-- START OF Selected extract --
Russell v. Baccus

PITTMAN, District Judge:

These consolidated appeals arise out of the same truck collision. The two cases were tried together and one set of interrogatories applicable to both cases were answered by the jury.

In No. 82-8021 (“the Baccus case”), defendants-appellants Blondell Russell, as administratrix of the estate of Willard L. Russell, deceased, A & B Trucking, Inc., Southern Intermodal Logistics, Inc., and Carolina Casualty Insurance Company, Inc. appeal the final judgment entered pursuant to a jury verdict in favor of plaintiff-appellee Charles E. Baccus in his action seeking damages for personal injuries sustained. Defendants-appellants assert on appeal that the district court erred in overruling the appellants’ motion for directed verdict and in refusing to give the jury specific instructions regarding the emergency doctrine and standard of care.

In No. 82-8033 (“the Russell case”), plaintiff-appellant Blondell Russell, as widow of Willard L. Russell, deceased, appeals from the entry of final judgment pursuant to a jury verdict in favor of defendants-appellees Colonial Fast Freight Lines, Inc., Charles E. Baccus, and William Edsel Ford in her action seeking damages for the wrongful death of Willard L. Russell.

Plaintiff-appellant asserts that the district court erred in refusing to give specific instructions regarding duty of care and proximate cause.

In short, Baccus prevailed in both cases, and Russell (and those aligned with her) appeals in both.

We affirm each case for the reasons set forth below.

The truck collision out of which these actions arose occurred in the pre-dawn *1291darkness of May 7, 1979, about 4:30 a.m. According to ^the testimony of Georgia State Trooper Johnny Grimes, Russell, westbound on Interstate Highway 20, swerved to the right onto the highway shoulder, then left across the westbound lanes and the highway median. The Russell vehicle then turned over and skidded on its right side, coming to rest lengthwise across the eastbound lanes of traffic, forming a cloud of smoke and dust.

Glenn Jones, driving a passenger automobile eastbound in the right lane on Interstate Highway 20, approached the overturned Russell vehicle. Seeing what appeared to be a patch of dust or fog, Jones slowed his automobile, detected the overturned Russell vehicle from about 25 feet, and stopped his vehicle.

Behind Jones, Baccus was operating a tractor-trailer in the eastbound right-hand lane. Baccus testified that as he came over the crest of a hill1 he saw the taillights of the Jones automobile and what he thought was smoke ahead of the Jones automobile.2 Baccus moved to the left lane of the highway but did not apply his brakes. From a distance of less than 200 feet, Baccus realized there was something inside the cloud. Baccus thereupon applied his brakes and swerved to the right in an.effort to leave the roadway. Baccus collided with the rear of the Jones automobile and then with the Russell vehicle.
-- END OF Selected extract --
-- START OF Material --
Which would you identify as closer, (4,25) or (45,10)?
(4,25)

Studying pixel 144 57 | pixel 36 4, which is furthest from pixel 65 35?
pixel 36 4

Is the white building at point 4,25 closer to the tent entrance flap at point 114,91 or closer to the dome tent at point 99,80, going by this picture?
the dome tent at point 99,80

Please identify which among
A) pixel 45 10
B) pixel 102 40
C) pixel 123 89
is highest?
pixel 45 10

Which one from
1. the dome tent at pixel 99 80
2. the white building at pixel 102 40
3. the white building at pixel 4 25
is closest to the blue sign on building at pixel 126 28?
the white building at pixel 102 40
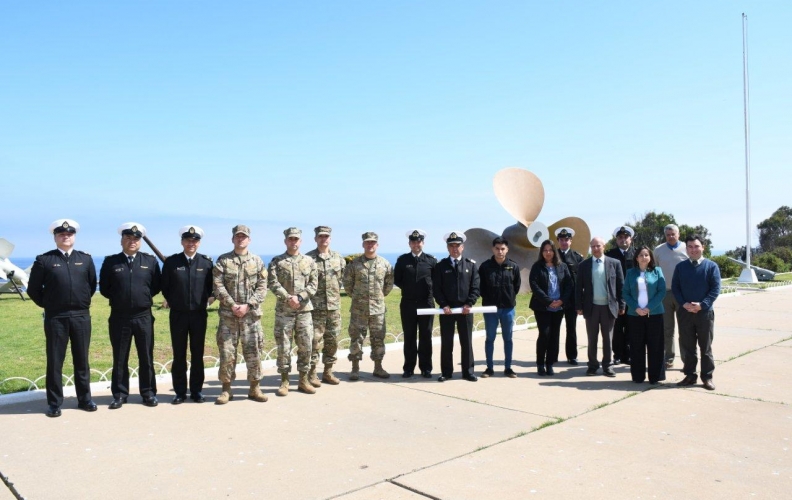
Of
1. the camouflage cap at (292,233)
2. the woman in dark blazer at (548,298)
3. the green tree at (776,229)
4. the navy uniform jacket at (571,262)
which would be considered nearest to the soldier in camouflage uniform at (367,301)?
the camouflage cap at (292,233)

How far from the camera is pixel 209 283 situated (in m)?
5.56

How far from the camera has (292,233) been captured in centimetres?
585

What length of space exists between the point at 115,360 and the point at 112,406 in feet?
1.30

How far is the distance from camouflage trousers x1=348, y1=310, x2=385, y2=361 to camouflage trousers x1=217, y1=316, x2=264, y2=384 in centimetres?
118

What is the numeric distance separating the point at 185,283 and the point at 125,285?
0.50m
-- END OF Material --
Given exercise 1 |
Answer these from the opinion:
(a) What does the court do with each of the two cases?
(b) From about how many feet away did Jones detect the overturned Russell vehicle?
(c) Into which lane did Baccus move after seeing the taillights of the Jones automobile?
Given exercise 2 | Duplicate everything in the opinion from "In No. 82-8033" down to "appeals in both.".
Rely only on the opinion when answering.

Task solution 1 |
(a) It affirms each case.
(b) About 25 feet.
(c) The left lane.

Task solution 2 |
In No. 82-8033 (“the Russell case”), plaintiff-appellant Blondell Russell, as widow of Willard L. Russell, deceased, appeals from the entry of final judgment pursuant to a jury verdict in favor of defendants-appellees Colonial Fast Freight Lines, Inc., Charles E. Baccus, and William Edsel Ford in her action seeking damages for the wrongful death of Willard L. Russell.

Plaintiff-appellant asserts that the district court erred in refusing to give specific instructions regarding duty of care and proximate cause.

In short, Baccus prevailed in both cases, and Russell (and those aligned with her) appeals in both.